━━━ Record excerpts ━━━

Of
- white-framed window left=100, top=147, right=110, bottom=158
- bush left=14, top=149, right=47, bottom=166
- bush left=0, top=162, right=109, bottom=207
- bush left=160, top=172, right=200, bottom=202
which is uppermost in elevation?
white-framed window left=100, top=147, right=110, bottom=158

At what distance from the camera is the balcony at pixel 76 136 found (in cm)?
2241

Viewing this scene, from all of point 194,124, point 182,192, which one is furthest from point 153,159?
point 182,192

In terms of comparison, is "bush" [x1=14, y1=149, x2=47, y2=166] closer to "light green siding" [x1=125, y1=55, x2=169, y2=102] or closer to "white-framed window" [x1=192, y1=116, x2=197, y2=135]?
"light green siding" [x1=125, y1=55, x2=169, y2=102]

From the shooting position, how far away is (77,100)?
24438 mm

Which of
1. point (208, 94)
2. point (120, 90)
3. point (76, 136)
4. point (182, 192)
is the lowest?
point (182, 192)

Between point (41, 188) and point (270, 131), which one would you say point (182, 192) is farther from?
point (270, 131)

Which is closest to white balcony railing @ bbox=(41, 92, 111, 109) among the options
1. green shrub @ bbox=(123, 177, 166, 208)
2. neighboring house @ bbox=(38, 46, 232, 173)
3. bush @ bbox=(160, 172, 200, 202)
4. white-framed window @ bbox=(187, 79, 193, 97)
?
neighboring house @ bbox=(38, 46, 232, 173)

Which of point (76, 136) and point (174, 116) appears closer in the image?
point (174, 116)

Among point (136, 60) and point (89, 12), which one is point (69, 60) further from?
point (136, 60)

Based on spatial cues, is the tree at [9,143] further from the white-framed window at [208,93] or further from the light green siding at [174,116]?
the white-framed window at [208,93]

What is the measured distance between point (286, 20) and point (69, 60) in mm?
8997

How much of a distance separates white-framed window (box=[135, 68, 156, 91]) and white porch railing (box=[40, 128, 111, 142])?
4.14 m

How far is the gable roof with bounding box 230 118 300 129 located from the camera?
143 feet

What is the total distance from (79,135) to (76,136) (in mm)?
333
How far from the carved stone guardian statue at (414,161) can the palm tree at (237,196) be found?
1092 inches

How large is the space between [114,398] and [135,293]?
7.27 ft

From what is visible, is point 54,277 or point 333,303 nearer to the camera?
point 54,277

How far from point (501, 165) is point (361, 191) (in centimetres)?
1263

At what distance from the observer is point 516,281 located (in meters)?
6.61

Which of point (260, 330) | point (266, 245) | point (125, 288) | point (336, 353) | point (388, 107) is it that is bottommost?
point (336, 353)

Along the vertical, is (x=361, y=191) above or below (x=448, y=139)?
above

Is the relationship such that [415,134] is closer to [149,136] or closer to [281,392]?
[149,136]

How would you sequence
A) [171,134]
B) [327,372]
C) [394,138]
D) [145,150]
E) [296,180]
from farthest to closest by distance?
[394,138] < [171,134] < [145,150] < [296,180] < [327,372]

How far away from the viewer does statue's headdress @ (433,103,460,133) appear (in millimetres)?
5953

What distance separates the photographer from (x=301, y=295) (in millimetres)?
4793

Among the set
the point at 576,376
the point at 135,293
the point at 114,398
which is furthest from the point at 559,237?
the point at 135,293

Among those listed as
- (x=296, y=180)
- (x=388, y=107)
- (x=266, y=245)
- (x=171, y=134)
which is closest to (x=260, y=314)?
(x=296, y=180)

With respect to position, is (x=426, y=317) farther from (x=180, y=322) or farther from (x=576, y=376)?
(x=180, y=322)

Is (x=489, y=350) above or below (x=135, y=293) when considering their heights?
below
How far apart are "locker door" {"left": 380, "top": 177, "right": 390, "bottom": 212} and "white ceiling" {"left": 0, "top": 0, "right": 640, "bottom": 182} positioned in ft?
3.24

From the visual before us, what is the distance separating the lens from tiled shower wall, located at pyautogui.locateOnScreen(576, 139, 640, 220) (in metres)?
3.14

━━━

Requirements — Reproduce only those lines of the entries above that run from the line with "How would you sequence" to the final line.

Exercise result —
How would you sequence
A) [171,134]
B) [327,372]
C) [394,138]
D) [145,150]
E) [296,180]
from farthest to closest by distance?
[394,138] < [171,134] < [145,150] < [296,180] < [327,372]

How far away from the viewer does statue's headdress @ (433,103,460,133) appear (in millimetres)?
5953

What distance separates the photographer from (x=301, y=295) (in millimetres)?
4793

Among the set
the point at 576,376
the point at 135,293
the point at 114,398
which is furthest from the point at 559,237?
the point at 135,293

Among those listed as
- (x=296, y=180)
- (x=388, y=107)
- (x=266, y=245)
- (x=171, y=134)
which is closest to (x=260, y=314)?
(x=296, y=180)

With respect to position, is (x=426, y=317) farther from (x=180, y=322) or farther from (x=576, y=376)?
(x=180, y=322)

Is (x=489, y=350) above or below (x=135, y=293) when considering their heights?
below
How far apart are "locker door" {"left": 380, "top": 177, "right": 390, "bottom": 212} and "white ceiling" {"left": 0, "top": 0, "right": 640, "bottom": 182} positioned in ft?
3.24

From the visual before us, what is the distance separating the lens from tiled shower wall, located at pyautogui.locateOnScreen(576, 139, 640, 220) (in metres)?
3.14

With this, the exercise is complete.